Si tratta evidentemente di una motivazione che non dovrebbe rallegrare gli investitori azionari, poiché da che mondo è mondo ad una recessione si accompagna il calo dei corsi azionari, e non l’aumento.
Invece le borse salgono, smentendo i mercati obbligazionari e, a mio parere, anche la logica. Si tratta di un comportamento principalmente emotivo che può provocare una estensione del trend fino a realizzare i tipici eccessi che causeranno poi una marcata flessione, quando (e se) la recessione si manifesterà.
La realizzazione di una ulteriore gamba rialzista potrebbe essere addirittura favorita dalla presenza sul mercato di molti operatori dotati di buon senso che hanno liquidato parte delle posizioni in estate proprio in previsione di un rallentamento dell’economia accompagnato dall’inversione ribassista delle borse.
Costoro adesso si ritrovano spiazzati dal raggiungimento di nuovi massimi e debbono scegliere se stare a guardare oppure rincorrere i prezzi per non perdere il treno del rialzo. Non dimentichiamo che i gestori dei fondi sono legati al benchmark e non possono permettersi di farsi staccare troppo dagli indici di riferimento, pena la perdita di credibilità.
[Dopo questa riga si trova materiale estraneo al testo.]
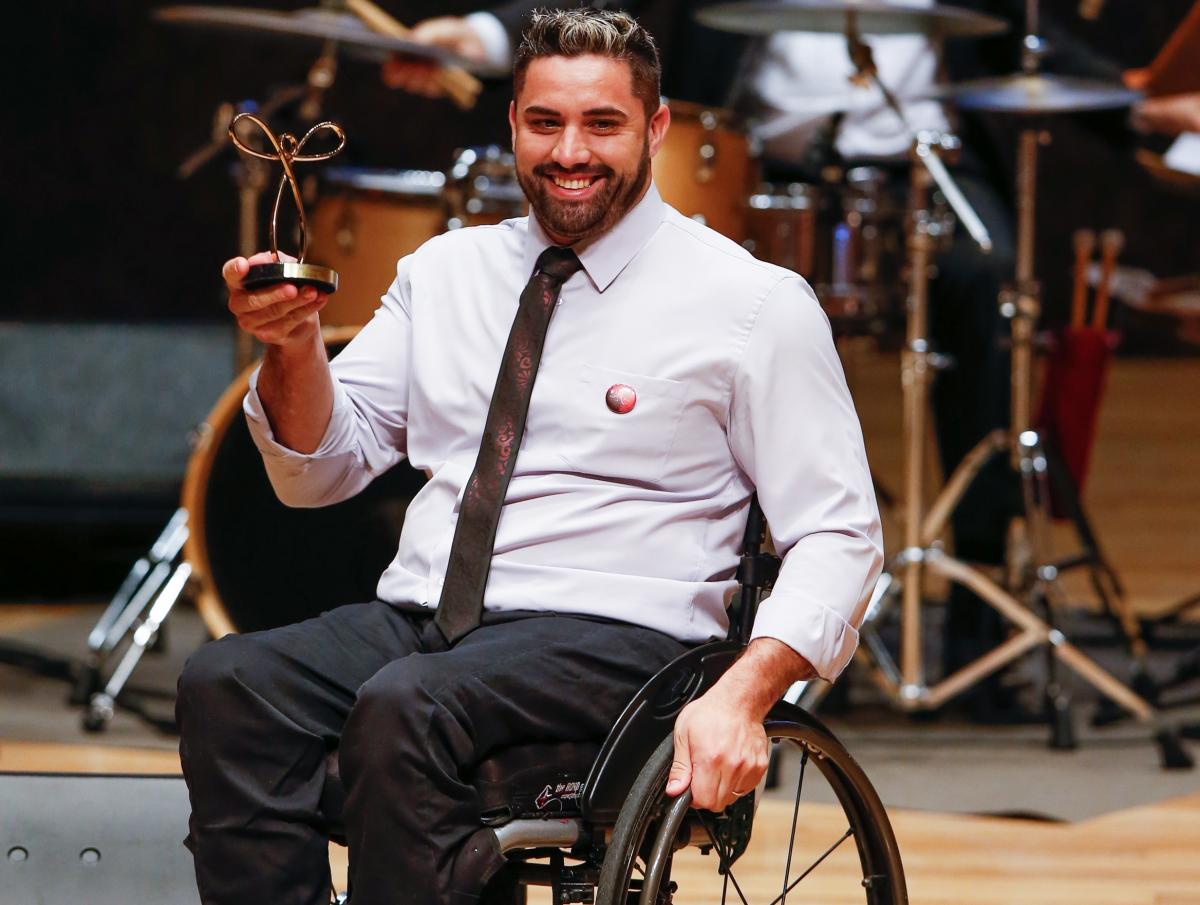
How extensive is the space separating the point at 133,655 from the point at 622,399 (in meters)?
2.01

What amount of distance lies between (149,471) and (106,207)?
1.57 metres

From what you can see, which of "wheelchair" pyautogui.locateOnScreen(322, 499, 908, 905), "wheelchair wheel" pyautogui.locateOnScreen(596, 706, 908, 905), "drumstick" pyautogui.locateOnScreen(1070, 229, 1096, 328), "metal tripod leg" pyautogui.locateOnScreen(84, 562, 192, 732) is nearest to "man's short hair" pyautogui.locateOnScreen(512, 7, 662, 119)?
"wheelchair" pyautogui.locateOnScreen(322, 499, 908, 905)

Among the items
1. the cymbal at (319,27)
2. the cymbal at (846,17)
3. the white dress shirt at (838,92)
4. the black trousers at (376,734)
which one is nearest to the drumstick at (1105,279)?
the white dress shirt at (838,92)

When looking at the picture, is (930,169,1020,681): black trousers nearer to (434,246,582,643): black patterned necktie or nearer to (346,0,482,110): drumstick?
(346,0,482,110): drumstick

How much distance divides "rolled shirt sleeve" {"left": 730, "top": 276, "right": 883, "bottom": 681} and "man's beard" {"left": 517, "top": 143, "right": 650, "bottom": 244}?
191 millimetres

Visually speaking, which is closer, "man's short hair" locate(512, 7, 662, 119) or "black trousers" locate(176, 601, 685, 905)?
"black trousers" locate(176, 601, 685, 905)

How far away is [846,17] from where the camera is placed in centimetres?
318

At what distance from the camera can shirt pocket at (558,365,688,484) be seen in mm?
1828

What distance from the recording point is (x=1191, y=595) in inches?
197

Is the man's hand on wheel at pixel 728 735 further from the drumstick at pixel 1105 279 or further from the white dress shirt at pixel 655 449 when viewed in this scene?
the drumstick at pixel 1105 279

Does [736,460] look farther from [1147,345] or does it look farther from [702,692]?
[1147,345]

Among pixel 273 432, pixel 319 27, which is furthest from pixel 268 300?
pixel 319 27

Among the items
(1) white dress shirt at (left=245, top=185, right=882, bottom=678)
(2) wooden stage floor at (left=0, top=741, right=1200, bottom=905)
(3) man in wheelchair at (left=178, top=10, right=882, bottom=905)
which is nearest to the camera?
(3) man in wheelchair at (left=178, top=10, right=882, bottom=905)

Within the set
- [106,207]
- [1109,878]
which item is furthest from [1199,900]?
[106,207]
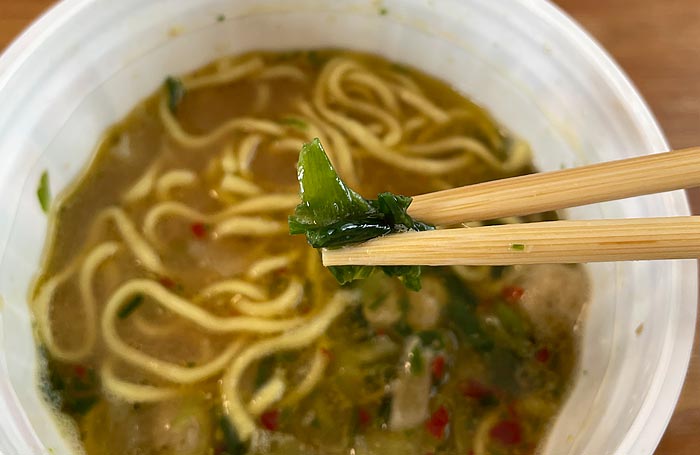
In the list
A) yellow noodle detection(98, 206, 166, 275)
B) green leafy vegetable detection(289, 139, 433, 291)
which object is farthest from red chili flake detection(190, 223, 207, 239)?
green leafy vegetable detection(289, 139, 433, 291)

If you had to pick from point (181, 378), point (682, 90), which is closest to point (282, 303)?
point (181, 378)

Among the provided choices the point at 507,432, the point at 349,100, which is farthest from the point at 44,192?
the point at 507,432

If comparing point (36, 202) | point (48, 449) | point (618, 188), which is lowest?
point (48, 449)

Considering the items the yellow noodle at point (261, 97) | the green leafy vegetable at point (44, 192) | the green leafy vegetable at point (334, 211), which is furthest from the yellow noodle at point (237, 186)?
the green leafy vegetable at point (334, 211)

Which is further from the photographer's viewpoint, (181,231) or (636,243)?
(181,231)

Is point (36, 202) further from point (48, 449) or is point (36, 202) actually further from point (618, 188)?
point (618, 188)

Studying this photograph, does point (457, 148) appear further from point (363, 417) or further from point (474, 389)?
point (363, 417)

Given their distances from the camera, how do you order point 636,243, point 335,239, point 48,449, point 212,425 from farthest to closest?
point 212,425 < point 48,449 < point 335,239 < point 636,243
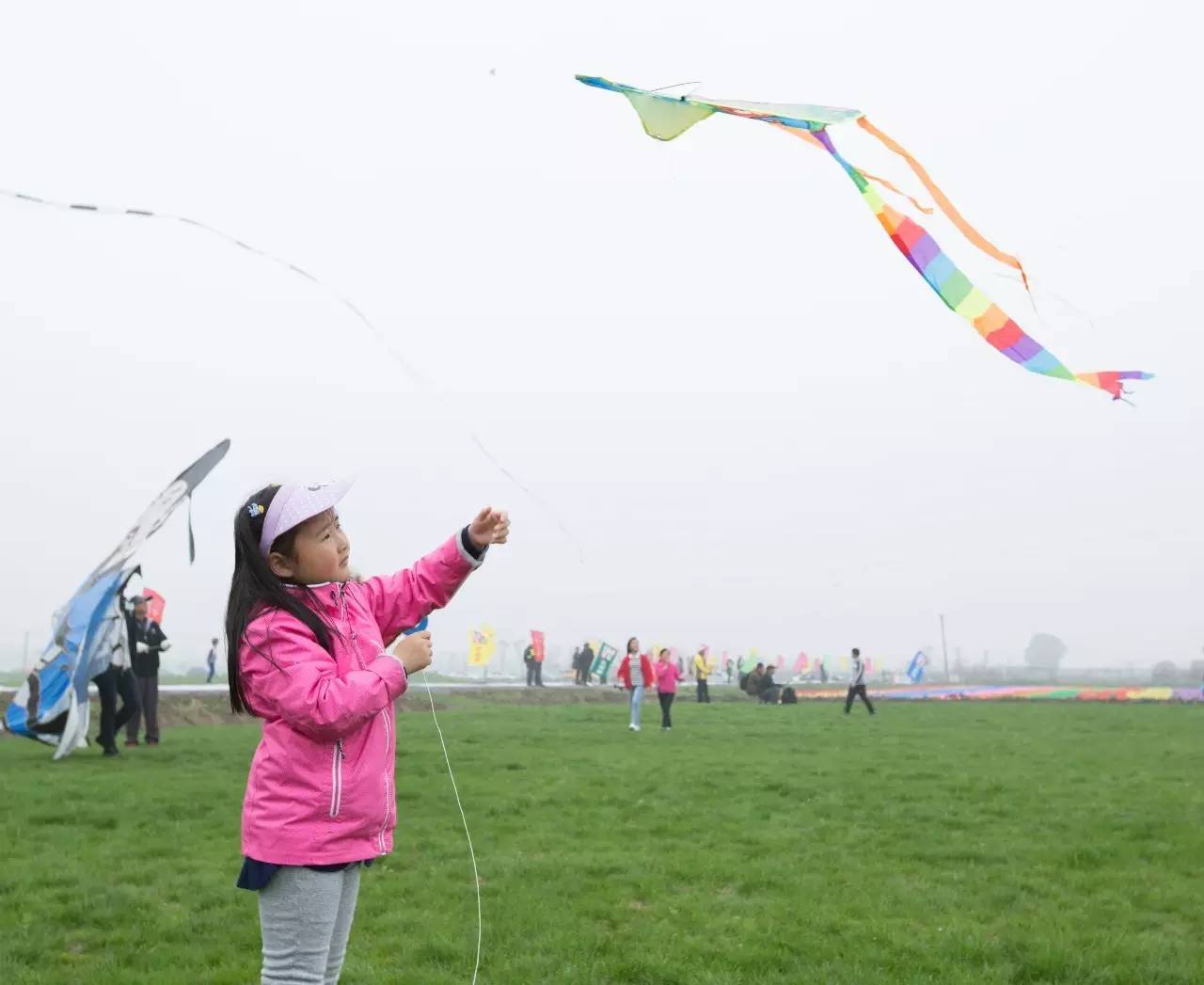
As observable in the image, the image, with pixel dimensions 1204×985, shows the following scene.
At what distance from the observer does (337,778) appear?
9.95ft

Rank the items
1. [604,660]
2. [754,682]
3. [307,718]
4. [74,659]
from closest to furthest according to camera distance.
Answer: [307,718] → [74,659] → [754,682] → [604,660]

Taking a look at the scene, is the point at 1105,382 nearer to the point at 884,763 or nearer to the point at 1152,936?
the point at 1152,936

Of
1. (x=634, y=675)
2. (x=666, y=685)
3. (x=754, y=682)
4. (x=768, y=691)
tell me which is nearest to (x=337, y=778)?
(x=634, y=675)

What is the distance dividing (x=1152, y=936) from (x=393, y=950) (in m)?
3.92

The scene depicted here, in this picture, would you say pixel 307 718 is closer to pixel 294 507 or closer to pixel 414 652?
pixel 414 652

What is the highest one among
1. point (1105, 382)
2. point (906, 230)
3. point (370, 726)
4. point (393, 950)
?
point (906, 230)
Perciò se il mercato saprà stare al di sopra dei livelli di maggio per un po’, è prevedibile un nuovo impulso significativo, dovuto proprio alla corsa agli acquisti di chi non vuole essere tagliato fuori.
E’ evidente che il cerino acceso finirà in mano a qualcuno, ma nessuno se ne preoccuperà, dato che, ovviamente, tutti penseranno di essere in grado di rifilarlo a qualcun altro.
SP500: VADO AL MASSIMO
Il principale e più rappresentativo indice americano, SP500, ha realizzato proprio in questi giorni l’impresa di annullare completamente il calo estivo.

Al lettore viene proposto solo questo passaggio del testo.